CMS Is Auditing Every Eligible Plan

In May 2025, the Centers for Medicare and Medicaid Services announced an accelerated audit strategy, expanding from roughly 60 contracts per cycle to all eligible Medicare Advantage plans annually [1]. The January 2026 memo confirmed Payment Year 2020 audits are underway, with new audits starting quarterly and sample sizes up to 200 enrollee records [5]. Medicare Advantage organizations now face scrutiny on every contract they hold.

The Court Ruling Didn’t Remove the Risk

A September 2025 federal court vacated the RADV rule that would have let CMS extrapolate error rates across entire contract populations [6]. Extrapolation enforcement is paused, not gone. CMS still collects overpayments on sampled records, the ruling may be appealed, and CMS has called RADV a top priority [5]. Treat this as a preparation window, not an all-clear.

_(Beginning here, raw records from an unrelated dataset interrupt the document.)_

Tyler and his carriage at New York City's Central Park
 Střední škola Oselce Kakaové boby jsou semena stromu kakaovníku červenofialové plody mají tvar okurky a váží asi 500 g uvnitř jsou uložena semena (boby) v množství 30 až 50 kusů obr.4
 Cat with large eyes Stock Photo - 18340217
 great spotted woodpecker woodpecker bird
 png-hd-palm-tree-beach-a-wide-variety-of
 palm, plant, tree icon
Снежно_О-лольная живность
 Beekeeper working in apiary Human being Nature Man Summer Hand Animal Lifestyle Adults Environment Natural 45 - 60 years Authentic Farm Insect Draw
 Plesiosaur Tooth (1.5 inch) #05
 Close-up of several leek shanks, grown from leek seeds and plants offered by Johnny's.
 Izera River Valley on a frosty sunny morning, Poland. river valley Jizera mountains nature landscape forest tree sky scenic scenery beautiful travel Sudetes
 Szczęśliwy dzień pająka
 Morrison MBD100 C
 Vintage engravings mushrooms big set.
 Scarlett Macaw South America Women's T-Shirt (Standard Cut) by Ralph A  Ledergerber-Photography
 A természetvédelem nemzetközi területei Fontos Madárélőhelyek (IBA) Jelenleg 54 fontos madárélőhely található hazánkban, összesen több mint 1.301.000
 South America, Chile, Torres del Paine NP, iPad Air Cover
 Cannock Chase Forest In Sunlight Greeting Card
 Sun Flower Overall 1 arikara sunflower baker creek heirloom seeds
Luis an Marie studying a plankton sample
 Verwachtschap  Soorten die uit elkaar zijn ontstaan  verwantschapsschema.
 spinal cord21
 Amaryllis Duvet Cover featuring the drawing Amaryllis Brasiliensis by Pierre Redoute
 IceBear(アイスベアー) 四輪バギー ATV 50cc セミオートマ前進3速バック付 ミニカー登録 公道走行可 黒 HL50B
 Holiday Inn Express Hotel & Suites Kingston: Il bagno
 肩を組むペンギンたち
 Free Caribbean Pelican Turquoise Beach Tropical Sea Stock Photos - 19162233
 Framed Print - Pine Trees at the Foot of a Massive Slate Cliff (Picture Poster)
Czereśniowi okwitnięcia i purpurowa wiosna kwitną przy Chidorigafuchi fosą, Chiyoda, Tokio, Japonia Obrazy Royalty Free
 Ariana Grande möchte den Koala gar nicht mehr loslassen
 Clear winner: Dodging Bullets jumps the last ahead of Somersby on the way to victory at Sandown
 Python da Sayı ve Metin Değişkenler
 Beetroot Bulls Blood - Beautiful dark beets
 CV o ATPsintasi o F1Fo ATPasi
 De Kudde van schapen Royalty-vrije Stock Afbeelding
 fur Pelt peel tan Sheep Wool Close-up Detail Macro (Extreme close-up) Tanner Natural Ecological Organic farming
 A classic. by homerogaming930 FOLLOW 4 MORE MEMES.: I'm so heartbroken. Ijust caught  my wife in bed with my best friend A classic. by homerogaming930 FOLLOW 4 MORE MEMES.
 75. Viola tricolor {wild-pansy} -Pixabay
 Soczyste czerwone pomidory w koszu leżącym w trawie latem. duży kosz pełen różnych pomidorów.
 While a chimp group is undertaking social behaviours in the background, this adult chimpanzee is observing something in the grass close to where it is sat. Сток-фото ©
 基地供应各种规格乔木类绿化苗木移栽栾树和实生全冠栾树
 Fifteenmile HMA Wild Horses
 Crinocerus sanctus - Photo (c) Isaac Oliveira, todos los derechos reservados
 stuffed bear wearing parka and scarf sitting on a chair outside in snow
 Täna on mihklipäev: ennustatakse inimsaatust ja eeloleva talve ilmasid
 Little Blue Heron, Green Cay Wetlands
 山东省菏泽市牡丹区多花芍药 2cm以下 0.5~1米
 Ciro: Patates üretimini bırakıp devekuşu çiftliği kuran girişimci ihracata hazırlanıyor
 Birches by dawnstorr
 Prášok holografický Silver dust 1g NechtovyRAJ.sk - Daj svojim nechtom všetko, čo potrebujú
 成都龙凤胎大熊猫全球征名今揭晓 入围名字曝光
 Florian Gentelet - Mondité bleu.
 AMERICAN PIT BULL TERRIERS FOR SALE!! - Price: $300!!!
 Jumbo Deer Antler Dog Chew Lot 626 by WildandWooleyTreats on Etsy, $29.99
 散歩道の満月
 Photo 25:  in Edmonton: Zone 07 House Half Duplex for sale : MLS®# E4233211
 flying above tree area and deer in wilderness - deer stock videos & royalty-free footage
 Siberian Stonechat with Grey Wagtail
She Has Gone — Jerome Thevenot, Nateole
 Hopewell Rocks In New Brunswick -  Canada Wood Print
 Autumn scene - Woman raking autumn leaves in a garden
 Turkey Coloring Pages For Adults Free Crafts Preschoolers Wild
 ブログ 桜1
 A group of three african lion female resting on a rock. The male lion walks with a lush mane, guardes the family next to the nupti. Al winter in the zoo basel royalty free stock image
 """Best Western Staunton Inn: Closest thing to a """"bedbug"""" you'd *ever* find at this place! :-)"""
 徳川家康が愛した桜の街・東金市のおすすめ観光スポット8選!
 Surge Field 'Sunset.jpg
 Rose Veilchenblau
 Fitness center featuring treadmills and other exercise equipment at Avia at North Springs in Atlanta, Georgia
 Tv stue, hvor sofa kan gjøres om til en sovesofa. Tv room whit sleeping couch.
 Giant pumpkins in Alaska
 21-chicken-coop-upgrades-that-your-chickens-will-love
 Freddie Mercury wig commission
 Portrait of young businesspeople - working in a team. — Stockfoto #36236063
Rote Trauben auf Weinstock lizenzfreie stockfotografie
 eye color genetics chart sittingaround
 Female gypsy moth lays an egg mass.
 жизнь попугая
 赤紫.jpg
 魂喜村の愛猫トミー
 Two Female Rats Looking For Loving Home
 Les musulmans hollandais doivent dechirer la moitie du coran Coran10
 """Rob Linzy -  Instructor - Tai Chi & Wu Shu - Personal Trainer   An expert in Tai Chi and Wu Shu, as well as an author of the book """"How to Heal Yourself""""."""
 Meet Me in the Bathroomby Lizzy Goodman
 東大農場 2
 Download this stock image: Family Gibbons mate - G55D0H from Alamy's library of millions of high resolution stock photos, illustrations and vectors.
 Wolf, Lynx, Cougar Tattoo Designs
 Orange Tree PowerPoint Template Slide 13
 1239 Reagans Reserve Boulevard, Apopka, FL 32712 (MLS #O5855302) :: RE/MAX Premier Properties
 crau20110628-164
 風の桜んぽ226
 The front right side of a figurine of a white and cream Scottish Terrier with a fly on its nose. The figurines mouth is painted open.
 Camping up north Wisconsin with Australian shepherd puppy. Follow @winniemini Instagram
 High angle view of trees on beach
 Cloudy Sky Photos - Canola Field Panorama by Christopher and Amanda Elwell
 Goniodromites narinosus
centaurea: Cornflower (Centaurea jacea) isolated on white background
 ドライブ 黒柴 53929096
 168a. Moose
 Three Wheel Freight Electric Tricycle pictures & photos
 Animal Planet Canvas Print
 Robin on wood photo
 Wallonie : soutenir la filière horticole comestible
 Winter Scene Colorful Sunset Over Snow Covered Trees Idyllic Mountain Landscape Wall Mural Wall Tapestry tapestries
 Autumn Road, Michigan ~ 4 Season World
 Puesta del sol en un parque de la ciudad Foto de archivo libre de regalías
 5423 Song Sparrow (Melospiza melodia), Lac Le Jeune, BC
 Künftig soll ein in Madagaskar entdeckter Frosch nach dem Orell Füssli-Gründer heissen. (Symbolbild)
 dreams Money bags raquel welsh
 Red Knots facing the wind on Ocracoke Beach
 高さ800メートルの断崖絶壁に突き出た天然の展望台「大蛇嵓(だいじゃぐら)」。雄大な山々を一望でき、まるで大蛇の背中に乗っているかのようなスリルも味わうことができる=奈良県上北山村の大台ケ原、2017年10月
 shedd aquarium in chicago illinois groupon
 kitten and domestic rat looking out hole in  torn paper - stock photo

Coding Intensity Is Under the Microscope

MedPAC’s March 2025 report estimates that favorable selection and coding intensity together generate about $84 billion in excess Medicare Advantage payments, with coding intensity alone accounting for roughly $40 billion [7]. The FY2025 Part C improper payment rate was 6.09%, or $23.67 billion, with most of it tied to documentation that failed to substantiate diagnosis data [8]. One OIG audit of a Medicare Advantage organization found that 247 of 271 sampled enrollee-years (a 91% error rate) had unsupported high-risk diagnosis codes, because the medical records did not support the submitted HCC codes [9]. Acute stroke and acute heart attack showed 100% error rates. The common pattern: history-of conditions coded as active diagnoses.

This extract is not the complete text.